The following is a guest blog by writer and photographer Jim O’Donnell, author of Notes for the Aurora Society and Rise and Go, a collection of over 200 photographs and short stories from the world over. He is the owner and head monkey at the travel blog Around the World in Eighty Years.
What kind of person heads out into the cloud forests of Central America to find one of the most beautiful (not to mention rare) birds in the Americas and then forgets to look for it?
As it works out, a bird fanatic… like me.
It is all quite understandable, maybe, when you consider that I was hiking a stunning trail high in the cloud forest of Panama’s mountains surrounded by 1,000 species of birds, 1,500 species of trees, over 200 types of mammals and hundreds more reptiles and amphibians.
Last January, I set out from Boquete, a mountain town near the Costa Rican border, onto the Quetzales Trail. The 6-mile Sendero Los Quetzales connects Boquete to the village of Cerro Punta along the edge of the Barú volcano — at 11,398 feet, the highest point in Panama.
The trail cuts through the cloud forest along the Talamanca mountain range and is widely regarded as the best place to see the rare, iridescent green and red-breasted Resplendent Quetzal.
Everyone warned me how rough the trail was, how easy it was to get lost and how you really shouldn’t go into that forest without a guide.

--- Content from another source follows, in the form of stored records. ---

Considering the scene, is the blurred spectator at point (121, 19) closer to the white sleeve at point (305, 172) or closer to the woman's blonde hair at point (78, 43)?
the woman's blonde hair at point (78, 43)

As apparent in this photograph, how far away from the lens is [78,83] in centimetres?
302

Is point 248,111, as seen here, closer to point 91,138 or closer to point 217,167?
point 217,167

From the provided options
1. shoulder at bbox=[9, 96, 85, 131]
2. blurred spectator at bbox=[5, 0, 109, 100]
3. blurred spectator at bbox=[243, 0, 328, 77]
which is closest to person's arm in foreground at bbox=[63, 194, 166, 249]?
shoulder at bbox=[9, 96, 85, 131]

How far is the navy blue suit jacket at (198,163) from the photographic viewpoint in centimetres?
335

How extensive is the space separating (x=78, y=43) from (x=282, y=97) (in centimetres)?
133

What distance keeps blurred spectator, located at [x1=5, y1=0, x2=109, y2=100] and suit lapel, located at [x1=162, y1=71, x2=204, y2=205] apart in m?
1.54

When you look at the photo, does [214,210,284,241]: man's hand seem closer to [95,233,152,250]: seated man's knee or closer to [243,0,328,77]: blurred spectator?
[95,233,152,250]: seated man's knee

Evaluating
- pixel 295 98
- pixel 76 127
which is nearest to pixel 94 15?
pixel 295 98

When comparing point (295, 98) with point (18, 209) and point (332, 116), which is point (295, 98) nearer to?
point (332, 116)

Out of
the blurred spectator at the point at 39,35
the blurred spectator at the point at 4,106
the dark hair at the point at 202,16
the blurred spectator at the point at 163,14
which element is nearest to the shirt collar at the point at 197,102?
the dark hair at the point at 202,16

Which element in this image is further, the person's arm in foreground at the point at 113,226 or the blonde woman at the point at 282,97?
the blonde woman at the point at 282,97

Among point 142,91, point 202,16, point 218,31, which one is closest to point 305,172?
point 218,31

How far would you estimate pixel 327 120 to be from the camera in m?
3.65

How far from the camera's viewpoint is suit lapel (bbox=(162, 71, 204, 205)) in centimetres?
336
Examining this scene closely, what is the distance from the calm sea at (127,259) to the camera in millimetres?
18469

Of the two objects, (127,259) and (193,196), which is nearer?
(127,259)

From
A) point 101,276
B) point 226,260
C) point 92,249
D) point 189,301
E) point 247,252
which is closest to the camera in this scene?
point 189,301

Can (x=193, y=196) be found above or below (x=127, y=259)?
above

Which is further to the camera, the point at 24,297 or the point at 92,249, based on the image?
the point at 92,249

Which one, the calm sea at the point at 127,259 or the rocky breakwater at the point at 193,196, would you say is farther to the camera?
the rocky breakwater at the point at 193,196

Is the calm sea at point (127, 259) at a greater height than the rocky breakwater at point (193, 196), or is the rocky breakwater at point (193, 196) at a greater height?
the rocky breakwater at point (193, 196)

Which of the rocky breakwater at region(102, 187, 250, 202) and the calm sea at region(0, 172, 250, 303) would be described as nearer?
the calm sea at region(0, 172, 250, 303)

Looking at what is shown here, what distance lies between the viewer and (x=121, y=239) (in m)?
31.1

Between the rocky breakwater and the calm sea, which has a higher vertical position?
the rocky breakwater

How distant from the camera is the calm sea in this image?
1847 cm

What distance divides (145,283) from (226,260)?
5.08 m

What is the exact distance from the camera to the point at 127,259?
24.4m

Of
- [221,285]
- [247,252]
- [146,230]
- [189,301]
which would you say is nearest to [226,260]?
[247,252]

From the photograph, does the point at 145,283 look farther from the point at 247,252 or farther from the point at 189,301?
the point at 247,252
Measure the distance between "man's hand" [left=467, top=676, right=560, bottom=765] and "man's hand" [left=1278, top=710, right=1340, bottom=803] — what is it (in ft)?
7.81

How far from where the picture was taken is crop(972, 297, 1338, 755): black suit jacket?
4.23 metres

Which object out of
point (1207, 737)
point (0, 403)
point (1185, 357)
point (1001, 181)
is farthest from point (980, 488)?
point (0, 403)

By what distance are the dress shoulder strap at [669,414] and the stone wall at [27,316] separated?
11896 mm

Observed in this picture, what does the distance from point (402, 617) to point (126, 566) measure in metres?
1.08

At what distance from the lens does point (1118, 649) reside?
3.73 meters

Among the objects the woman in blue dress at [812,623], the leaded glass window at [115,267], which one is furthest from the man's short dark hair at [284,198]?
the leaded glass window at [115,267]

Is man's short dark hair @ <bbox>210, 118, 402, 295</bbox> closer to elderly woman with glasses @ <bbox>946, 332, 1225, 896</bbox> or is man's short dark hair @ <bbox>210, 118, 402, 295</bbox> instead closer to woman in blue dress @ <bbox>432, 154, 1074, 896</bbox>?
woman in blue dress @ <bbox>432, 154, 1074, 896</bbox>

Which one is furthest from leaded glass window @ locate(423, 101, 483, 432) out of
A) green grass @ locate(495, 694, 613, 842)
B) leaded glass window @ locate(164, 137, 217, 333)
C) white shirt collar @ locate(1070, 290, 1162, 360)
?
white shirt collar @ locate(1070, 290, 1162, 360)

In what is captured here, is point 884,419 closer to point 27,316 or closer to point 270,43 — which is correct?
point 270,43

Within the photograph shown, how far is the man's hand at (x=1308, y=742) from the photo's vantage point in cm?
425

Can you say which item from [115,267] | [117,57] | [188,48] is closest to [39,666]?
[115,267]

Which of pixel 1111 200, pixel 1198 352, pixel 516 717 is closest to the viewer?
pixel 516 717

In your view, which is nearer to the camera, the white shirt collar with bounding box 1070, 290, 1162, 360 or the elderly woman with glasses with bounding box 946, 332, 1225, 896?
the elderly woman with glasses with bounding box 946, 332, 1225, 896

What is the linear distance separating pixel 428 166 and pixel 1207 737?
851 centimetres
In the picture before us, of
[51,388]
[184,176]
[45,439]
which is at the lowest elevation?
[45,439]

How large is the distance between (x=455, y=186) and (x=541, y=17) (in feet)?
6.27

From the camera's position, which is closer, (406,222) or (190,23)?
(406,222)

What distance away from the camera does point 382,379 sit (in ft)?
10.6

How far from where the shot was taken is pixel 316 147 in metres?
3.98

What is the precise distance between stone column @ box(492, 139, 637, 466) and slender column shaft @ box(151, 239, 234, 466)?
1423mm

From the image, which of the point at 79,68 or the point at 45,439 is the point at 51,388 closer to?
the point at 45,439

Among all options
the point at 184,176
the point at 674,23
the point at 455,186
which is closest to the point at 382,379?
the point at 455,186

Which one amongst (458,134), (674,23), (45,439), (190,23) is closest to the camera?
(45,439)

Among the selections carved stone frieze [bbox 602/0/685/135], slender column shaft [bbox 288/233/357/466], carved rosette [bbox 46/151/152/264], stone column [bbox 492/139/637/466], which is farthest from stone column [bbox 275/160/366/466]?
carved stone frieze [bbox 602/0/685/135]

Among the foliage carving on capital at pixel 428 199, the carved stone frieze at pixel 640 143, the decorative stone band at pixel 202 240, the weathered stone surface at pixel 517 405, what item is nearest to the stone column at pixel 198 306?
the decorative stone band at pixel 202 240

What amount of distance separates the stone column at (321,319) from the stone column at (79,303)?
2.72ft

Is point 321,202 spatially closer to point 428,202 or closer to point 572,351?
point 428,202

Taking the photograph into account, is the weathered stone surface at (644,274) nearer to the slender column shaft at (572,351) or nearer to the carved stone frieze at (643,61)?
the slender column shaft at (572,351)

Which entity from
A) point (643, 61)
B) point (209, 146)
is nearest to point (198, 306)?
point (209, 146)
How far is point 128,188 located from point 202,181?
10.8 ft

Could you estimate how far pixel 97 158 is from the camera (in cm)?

In reality, the only thing tough about the trail is leaving it. Towering overhead are gigantic ancient oaks, magnolias and cedars. The way is clear and easy to find. It’s draped in orchids, prehistoric-looking bromeliads and mosses, mist and ferns and mushrooms and it is hard not to simply fall in love with the path.
Before I get to the birds, let’s take a minute to examine the astonishing biodiversity in this part of the world:
A Paleozoogeographic Event
Panama is THE land bridge connecting North and South America. It is a major ecological transition zone and the dreamland of paleozoologists. When the volcanic isthmus rose up from the sea and the two American continents suddenly found themselves linked some three million years ago, the world witnessed what is known as a “zoogeographic event”. And in this case it was more than a group of penguins escaping the Central Park Zoo and hijacking a ship to Antarctica.
The Great American Interchange
The interchange of species subsequent to the appearance of the land bridge had a dramatic effect on mammal distribution over both continents — but everything from birds to reptiles to amphibians and even freshwater fish jumped into the game. Migrations from North to South were more common and significant. Why? As tropical species moved north they ran into the extreme desert conditions and towering of the area now known as Mexico and the American Southwest (where I live), whereas species moving from North to South had an easier time acclimating. The result for Panama remains an amazing diversity of wildlife from both continents as well as a large number of endemic species.
As is true the world over, Panama’s environment is under threat. Yet thanks in part to the legacy of the Canal, Panama has a bit of a head start on ecosystem protection. Prior to December 1999, the US administration controlled national activities in Panama to a large extent, and development was limited by two massive factors: the need to protect the massive investment in the canal, and because the canal’s lock system was (and remains) dependent on massive quantities of fresh water. An intact rainforest ecosystem busy soaking up, holding and slowly relapsing precipitation was vital for the canal to function.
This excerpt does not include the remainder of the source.